▶ **ARBEITSAUFTRÄGE**:
**a)** Beantworten Sie anhand des Interviews mit Luol Deng die folgenden Fragen:
(i) Gegen welches Team sind die Bulls im Vorjahr laut Deng direkt ausgeschieden?
(ii) Um wie viel Prozent hat laut Deng jeder Spieler seinen Einsatz gesteigert?
(iii) Wem gebührt laut Deng ein großes Lob?
**b)** Greifen Sie das Interview mit Luol Deng nach seinem letzten Satz auf und führen Sie es weiter.

▶ **VORLIEGENDER TEXT**:
>>>
Luol Deng: Wir müssen uns nichts vormachen. Derrick ist einer der besten Basketballer des Planeten. Kaum ein anderer Spieler ist so schnell wie er. Kaum ein anderer kann so gut scoren wie er. Sobald Derrick auf dem Feld steht, macht er seine Mitspieler sofort besser. Während sich die Gegenspieler auf ihn konzentrieren, entsteht für mich und die anderen Jungs mehr Freiraum. Deshalb war es ein harter Schlag, als wir ihn im Vorjahr verloren haben. Seine Verletzung kam so unerwartet, weshalb wir regelrecht geschockt waren. Daher sind wir direkt gegen die 76ers rausgeflogen.

SPOX: Diese Saison liegen die Bulls erneut voll auf Playoff-Kurs. Ist es für Sie überraschend, dass es auch ohne Rose so gut läuft?

Deng: Wir mussten lernen, mit Derricks Verletzung umzugehen. Nach dem anfänglichen Schockzustand ist uns das Schritt für Schritt immer besser gelungen. Jeder von uns hat noch mal zehn Prozent mehr in die Waagschale geworfen. So haben wir es geschafft, zwar ohne Derrick, dafür aber mit einem großartigen Teamspirit viele Spiele zu gewinnen. Ein großes Lob gebührt unserem Headcoach Tim Thibodeau.
<<<
▶ **DIE DATEN**:
>>>
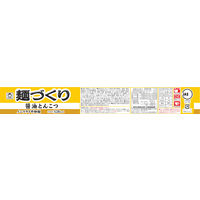 東洋水産　マルちゃん 麺づくり 醤油とんこつ 1セット（3個）カップラーメン　ノンフライめん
<<<
▶ **SCHRIFTLICHE ANTWORTEN**:
**a)**
(i) Gegen die 76ers.
(ii) Um zehn Prozent.
(iii) Dem Headcoach Tim Thibodeau.

**b)**
SPOX: Vor der Saison glaubten viele, dass die Bulls ohne Rose keine Chance auf die Playoffs haben...

Deng: Das stimmt. Deshalb ist der bisherige Saisonverlauf eine Art Genugtuung für uns. Zahlreiche Außenstehende hatten uns schon abgeschrieben. Doch nun beginnen die Leute uns wieder zu mögen. Sie sehen, wie hart wir dafür arbeiten, um als Team erfolgreich zu sein. Klar ist allerdings auch: Wir warten alle sehnsüchtig, dass Derrick endlich zurückkommt. Er ist ein umgänglicher Junge. Daher wird es kein Problem sein, ihn schnell im Team zu integrieren.

SPOX: Wann erwarten Sie ihn zurück auf dem Feld? Noch in dieser Saison?

Deng: Ich habe keine Ahnung.

SPOX: Sind die Bulls auch ohne Rose ein ernsthafter Kandidat auf die Meisterschaft?

Deng: Davon bin ich überzeugt. Wir sind als Gruppe gewachsen und haben das Zeug dazu, jeden Gegner zu schlagen.

SPOX: Rose' Vertreter auf der Point-Guard-Position ist der 1,75 Meter kleine Nate Robinson. Was halten Sie von ihm?

Deng: Nate ist ein großartiger Kerl. Er hat viel Humor und sorgt für gute Stimmung in der Kabine. Auf dem Spielfeld hat er es geschafft, D-Rose gut zu vertreten. Dafür zolle ich ihm sehr viel Respekt.

SPOX: Ein weiterer wichtiger Faktor ist die Entwicklung von Center Joakim Noah. Nicht nur defensiv, sondern auch offensiv wird er immer wertvoller...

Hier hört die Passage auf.